Input:

>>>>

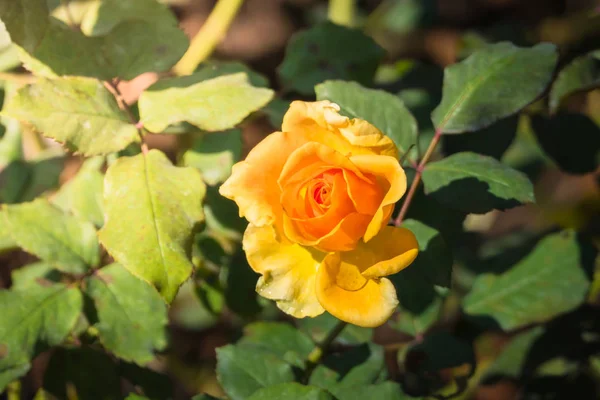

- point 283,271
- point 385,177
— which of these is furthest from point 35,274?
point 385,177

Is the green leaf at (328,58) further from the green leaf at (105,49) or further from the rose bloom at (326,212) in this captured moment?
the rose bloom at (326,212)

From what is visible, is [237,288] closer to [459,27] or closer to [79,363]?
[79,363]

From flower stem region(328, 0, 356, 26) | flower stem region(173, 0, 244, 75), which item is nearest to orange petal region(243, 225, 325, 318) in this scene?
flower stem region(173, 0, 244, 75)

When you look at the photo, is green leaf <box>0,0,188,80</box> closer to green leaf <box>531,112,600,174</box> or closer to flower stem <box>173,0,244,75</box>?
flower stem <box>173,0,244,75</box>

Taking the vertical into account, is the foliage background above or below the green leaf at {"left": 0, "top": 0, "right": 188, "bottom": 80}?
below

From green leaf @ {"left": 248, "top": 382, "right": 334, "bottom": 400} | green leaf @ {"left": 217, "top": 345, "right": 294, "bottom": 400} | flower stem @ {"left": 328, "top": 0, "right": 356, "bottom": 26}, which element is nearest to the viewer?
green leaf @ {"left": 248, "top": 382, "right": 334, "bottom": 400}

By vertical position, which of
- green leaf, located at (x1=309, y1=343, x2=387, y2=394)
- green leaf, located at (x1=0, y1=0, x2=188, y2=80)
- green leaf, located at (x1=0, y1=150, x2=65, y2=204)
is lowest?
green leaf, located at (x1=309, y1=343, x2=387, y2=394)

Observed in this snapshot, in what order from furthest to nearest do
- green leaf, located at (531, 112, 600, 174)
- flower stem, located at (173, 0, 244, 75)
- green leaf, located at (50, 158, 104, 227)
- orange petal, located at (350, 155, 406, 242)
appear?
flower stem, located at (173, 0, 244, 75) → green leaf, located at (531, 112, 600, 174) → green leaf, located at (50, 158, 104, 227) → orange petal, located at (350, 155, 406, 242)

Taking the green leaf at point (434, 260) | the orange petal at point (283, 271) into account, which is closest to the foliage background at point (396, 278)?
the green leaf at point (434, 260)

<<<<

Work to do:
Rewrite all the records above with every "foliage background" switched to "leafy backdrop" and everything else left as it is. Omit the pictures.

Result:
- point 283,271
- point 385,177
— which of these is furthest from point 35,274?
point 385,177

Is the green leaf at (328,58) further from the green leaf at (105,49) or further from the rose bloom at (326,212) in this captured moment?
the rose bloom at (326,212)

From what is visible, is [237,288] closer to [459,27] or closer to [79,363]?
[79,363]

From flower stem region(328, 0, 356, 26) | flower stem region(173, 0, 244, 75), which item is nearest to orange petal region(243, 225, 325, 318) in this scene?
flower stem region(173, 0, 244, 75)

When you look at the photo, is green leaf <box>0,0,188,80</box> closer to green leaf <box>531,112,600,174</box> or closer to flower stem <box>173,0,244,75</box>?
flower stem <box>173,0,244,75</box>

Taking the vertical into account, is the leafy backdrop above or below the green leaf at {"left": 0, "top": 0, "right": 188, "bottom": 80}?
below

From green leaf @ {"left": 248, "top": 382, "right": 334, "bottom": 400} | green leaf @ {"left": 217, "top": 345, "right": 294, "bottom": 400} | flower stem @ {"left": 328, "top": 0, "right": 356, "bottom": 26}, which element is nearest to the viewer?
green leaf @ {"left": 248, "top": 382, "right": 334, "bottom": 400}

By vertical position, which of
- green leaf, located at (x1=309, y1=343, x2=387, y2=394)
- green leaf, located at (x1=0, y1=0, x2=188, y2=80)
- green leaf, located at (x1=0, y1=150, x2=65, y2=204)
is lowest?
green leaf, located at (x1=309, y1=343, x2=387, y2=394)

Observed in this snapshot, in what order from furthest to nearest do
- green leaf, located at (531, 112, 600, 174)
- flower stem, located at (173, 0, 244, 75)
- green leaf, located at (50, 158, 104, 227)
- orange petal, located at (350, 155, 406, 242)
appear?
flower stem, located at (173, 0, 244, 75) → green leaf, located at (531, 112, 600, 174) → green leaf, located at (50, 158, 104, 227) → orange petal, located at (350, 155, 406, 242)

Taking the green leaf at point (434, 260) | the orange petal at point (283, 271) into account, which is closest to the leafy backdrop at point (396, 278)?
the green leaf at point (434, 260)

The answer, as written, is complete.